Il me fallut du temps pour passer des bienfaits temporaires du réfrigérateur de l’église à une compréhension et un désir de connaître les grands dons offerts par Dieu à son peuple par la participation à la Communion. Le premier changement arriva lorsque je commençai mes études au séminaire. J’étudiais dans un institut de théologie qui me faisait grandir, me remettais en question et allait parfois jusqu’à me déranger. Là, je découvris des rassemblements hebdomadaires pour célébrer le repas du Seigneur ; ces moments devinrent un lieu important de refuge pour moi et pour d’autres. Durant ces cultes, qui m’accordaient un répit par rapport aux défis intellectuels et émotionnels des salles de cours, notre foi était affirmée et proclamée. À ces moments, nous étions invités à parler comme un seul peuple, disant : « Le Christ est mort, le Christ est ressuscité et le Christ revient bientôt. » On nous rappelait le grand amour de Dieu démontré par les bras ouverts de Jésus. Nous entendions l’invitation de Jésus qui appelait ses disciples à se rassembler, se souvenir, rendre grâces, recevoir et qui les envoyait dans le monde. Ces rassemblements simples, courts et hebdomadaires étaient pour moi un lieu de grâce et de respiration au milieu d’un désert théologique.

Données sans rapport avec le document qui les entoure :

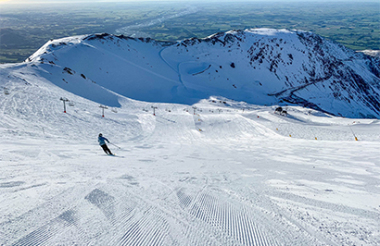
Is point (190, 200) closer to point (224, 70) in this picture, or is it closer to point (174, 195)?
point (174, 195)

Le mot eucharistie—eucharisteo en grec—implique que le repas de la Communion et un repas de reconnaissance.[1] Le festin de la Communion ressemble aux expériences les plus excellentes que nous pourrions connaître de communion autour d’une table. Pensez à un rassemblement joyeux où vous avez ressenti l’amour profond de votre hôte ; vous vous êtes assis à une table remplie de plats que votre corps désirait ardemment et entouré de personnes avec qui vous vous sentiez accepté. Les parfums, les rires et les vies partagées font profondément écho au festin d’amour, de renouveau et de grâce profonde qu’est la Communion. Généralement dans une liturgie formelle de Communion, l’entrée dans ce moment commence en prononçant « la grande action de grâces » qui affirme : « il est juste et bon de rendre grâces et louange à Dieu. »[2] Que nous suivions un texte formel ou informel, je crois qu’il est important que nous prenions un moment pour rendre grâces.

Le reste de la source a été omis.